Start of SOURCE INFORMATION
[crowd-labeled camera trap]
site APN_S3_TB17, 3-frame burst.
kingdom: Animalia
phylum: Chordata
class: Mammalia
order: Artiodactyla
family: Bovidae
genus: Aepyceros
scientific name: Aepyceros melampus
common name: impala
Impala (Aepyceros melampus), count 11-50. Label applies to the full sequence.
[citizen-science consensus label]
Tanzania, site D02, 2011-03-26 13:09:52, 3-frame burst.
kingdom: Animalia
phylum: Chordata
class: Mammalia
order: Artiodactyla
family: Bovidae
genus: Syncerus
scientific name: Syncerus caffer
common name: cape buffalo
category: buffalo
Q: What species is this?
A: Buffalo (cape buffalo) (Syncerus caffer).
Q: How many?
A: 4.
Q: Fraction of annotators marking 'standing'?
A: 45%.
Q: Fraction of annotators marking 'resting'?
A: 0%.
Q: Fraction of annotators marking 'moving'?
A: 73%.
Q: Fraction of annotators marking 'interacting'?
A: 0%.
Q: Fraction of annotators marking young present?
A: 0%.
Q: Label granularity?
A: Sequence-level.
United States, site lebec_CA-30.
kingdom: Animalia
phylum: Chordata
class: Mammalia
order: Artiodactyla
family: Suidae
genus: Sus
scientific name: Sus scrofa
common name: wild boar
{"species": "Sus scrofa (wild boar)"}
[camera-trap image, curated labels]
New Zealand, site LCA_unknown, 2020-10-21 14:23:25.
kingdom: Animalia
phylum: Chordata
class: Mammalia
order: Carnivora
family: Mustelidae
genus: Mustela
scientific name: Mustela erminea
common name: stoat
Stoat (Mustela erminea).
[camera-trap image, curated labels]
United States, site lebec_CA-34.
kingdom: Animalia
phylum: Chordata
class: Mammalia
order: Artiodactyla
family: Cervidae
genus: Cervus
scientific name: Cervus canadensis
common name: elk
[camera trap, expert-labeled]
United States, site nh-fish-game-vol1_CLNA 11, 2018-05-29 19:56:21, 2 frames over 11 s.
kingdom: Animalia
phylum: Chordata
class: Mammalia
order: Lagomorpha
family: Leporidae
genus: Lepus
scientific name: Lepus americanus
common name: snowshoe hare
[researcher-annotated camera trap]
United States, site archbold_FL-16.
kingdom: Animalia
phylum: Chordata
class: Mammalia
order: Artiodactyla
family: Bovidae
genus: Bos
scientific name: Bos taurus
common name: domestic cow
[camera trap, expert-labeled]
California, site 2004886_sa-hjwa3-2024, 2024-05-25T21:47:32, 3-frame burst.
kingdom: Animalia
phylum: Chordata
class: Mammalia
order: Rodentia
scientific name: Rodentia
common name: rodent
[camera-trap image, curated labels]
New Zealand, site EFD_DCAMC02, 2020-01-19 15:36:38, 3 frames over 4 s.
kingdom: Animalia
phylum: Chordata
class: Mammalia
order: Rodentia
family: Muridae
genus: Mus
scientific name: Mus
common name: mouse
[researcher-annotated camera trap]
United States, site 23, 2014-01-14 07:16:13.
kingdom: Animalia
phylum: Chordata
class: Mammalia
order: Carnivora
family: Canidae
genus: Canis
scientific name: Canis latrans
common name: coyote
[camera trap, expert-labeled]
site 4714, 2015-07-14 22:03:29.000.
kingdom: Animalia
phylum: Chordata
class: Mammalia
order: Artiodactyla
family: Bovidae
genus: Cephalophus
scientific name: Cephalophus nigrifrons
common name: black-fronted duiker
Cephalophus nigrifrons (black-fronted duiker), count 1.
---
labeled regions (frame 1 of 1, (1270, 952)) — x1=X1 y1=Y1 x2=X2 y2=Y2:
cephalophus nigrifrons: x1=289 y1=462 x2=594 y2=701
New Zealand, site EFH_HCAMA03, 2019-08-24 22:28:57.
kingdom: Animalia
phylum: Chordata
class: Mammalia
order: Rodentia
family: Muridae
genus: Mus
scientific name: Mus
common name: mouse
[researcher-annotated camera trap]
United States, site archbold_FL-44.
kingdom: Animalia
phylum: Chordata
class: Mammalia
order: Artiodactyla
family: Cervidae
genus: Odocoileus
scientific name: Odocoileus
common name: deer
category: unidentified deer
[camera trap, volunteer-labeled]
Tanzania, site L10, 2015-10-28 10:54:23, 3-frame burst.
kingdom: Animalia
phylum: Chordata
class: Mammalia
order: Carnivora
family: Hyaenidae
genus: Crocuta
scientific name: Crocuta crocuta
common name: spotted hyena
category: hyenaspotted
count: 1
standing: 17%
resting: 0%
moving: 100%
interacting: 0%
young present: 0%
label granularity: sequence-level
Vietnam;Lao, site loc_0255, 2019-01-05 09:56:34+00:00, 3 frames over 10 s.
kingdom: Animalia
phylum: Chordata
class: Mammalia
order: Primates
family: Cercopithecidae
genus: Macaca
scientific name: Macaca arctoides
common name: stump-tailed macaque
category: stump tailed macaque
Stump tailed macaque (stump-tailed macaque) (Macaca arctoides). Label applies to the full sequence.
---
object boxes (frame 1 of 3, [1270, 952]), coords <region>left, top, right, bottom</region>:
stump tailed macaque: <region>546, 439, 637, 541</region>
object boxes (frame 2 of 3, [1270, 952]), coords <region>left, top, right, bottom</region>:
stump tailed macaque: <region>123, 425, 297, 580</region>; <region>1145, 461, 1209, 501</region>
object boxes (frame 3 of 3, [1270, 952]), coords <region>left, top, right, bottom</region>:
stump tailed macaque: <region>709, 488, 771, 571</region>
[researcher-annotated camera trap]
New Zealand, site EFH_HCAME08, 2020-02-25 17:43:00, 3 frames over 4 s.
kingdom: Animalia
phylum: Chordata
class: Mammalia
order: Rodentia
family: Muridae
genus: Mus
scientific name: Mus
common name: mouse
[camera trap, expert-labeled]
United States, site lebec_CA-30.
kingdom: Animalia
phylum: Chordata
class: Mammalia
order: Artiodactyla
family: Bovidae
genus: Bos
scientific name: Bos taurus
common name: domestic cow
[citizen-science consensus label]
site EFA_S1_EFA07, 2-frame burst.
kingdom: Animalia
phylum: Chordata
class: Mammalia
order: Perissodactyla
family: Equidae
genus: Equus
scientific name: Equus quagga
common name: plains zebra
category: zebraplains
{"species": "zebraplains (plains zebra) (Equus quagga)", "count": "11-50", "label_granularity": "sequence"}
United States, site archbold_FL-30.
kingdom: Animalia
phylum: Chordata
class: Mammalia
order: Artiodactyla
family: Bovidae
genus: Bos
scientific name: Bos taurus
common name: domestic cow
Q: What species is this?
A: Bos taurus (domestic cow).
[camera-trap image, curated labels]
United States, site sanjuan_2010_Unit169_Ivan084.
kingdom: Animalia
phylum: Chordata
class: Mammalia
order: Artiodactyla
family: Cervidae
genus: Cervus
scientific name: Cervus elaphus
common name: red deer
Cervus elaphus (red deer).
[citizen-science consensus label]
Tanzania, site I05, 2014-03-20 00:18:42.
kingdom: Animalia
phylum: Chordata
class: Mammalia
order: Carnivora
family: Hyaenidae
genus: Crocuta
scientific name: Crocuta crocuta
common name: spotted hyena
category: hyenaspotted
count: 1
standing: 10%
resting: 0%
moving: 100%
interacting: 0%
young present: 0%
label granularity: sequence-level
End of SOURCE INFORMATION
**GOAL OF THE EXERCISE:** Say how many lines of the entries hold the string "standing". Nothing but the number should be given.

**ANSWER TO THIS PROBLEM:** 3